▶ [Exercise prompt] Copy out the data line by line exactly, from its start to the line bearing "scientific name: Aepyceros melampus", inclusive.

▶ [Dataset records]

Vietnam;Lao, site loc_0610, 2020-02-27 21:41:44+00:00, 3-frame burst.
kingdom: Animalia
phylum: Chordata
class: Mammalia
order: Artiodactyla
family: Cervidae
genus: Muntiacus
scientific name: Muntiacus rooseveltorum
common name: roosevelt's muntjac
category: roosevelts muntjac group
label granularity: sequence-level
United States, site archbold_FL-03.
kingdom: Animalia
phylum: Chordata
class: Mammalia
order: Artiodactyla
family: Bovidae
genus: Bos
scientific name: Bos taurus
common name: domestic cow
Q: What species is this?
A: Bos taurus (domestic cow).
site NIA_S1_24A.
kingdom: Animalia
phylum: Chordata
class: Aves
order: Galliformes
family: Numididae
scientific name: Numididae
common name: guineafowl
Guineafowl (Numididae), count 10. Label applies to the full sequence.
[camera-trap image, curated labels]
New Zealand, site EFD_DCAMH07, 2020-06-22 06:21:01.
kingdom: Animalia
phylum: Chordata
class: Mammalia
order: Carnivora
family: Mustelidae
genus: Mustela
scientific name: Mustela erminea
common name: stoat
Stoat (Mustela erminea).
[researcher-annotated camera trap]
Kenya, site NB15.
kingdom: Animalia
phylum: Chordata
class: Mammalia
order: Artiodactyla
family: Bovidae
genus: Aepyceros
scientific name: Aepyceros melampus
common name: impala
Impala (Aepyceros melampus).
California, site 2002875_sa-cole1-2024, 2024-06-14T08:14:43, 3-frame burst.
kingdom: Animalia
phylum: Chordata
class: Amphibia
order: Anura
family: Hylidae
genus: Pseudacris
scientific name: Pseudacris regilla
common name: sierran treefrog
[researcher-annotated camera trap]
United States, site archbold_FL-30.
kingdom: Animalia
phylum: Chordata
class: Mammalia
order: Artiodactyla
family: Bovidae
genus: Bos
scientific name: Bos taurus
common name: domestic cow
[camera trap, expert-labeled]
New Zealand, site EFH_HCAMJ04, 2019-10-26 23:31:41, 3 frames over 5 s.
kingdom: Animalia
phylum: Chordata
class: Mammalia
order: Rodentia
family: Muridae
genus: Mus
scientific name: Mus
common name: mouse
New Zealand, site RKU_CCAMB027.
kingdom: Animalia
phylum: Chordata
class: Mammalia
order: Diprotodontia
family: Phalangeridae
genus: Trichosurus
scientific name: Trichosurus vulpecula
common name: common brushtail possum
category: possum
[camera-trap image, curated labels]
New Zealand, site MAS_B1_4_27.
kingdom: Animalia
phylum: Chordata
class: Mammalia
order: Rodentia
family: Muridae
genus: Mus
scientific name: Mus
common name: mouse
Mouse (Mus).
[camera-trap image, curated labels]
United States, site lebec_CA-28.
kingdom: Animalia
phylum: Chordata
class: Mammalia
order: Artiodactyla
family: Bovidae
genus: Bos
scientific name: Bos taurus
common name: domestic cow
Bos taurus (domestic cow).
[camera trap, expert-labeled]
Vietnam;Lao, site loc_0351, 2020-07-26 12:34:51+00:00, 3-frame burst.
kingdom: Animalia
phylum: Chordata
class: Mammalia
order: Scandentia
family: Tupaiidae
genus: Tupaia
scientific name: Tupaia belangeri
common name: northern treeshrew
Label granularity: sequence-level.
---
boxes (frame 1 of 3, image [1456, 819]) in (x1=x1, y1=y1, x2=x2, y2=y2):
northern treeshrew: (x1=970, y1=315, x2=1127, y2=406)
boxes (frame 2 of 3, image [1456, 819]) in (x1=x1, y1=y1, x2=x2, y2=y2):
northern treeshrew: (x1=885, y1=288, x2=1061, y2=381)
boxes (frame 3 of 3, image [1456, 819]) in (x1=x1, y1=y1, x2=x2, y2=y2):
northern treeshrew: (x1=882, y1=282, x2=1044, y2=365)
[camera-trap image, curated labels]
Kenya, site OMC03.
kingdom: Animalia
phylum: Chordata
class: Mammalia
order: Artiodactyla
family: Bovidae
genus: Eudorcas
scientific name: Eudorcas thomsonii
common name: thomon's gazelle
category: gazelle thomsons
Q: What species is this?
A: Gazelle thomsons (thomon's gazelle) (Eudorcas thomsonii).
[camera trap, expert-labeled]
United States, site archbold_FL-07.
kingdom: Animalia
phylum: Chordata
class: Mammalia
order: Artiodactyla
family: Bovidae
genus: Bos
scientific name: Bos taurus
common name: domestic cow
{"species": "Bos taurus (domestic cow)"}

▶ [Written answer]
Vietnam;Lao, site loc_0610, 2020-02-27 21:41:44+00:00, 3-frame burst.
kingdom: Animalia
phylum: Chordata
class: Mammalia
order: Artiodactyla
family: Cervidae
genus: Muntiacus
scientific name: Muntiacus rooseveltorum
common name: roosevelt's muntjac
category: roosevelts muntjac group
label granularity: sequence-level
United States, site archbold_FL-03.
kingdom: Animalia
phylum: Chordata
class: Mammalia
order: Artiodactyla
family: Bovidae
genus: Bos
scientific name: Bos taurus
common name: domestic cow
Q: What species is this?
A: Bos taurus (domestic cow).
site NIA_S1_24A.
kingdom: Animalia
phylum: Chordata
class: Aves
order: Galliformes
family: Numididae
scientific name: Numididae
common name: guineafowl
Guineafowl (Numididae), count 10. Label applies to the full sequence.
[camera-trap image, curated labels]
New Zealand, site EFD_DCAMH07, 2020-06-22 06:21:01.
kingdom: Animalia
phylum: Chordata
class: Mammalia
order: Carnivora
family: Mustelidae
genus: Mustela
scientific name: Mustela erminea
common name: stoat
Stoat (Mustela erminea).
[researcher-annotated camera trap]
Kenya, site NB15.
kingdom: Animalia
phylum: Chordata
class: Mammalia
order: Artiodactyla
family: Bovidae
genus: Aepyceros
scientific name: Aepyceros melampus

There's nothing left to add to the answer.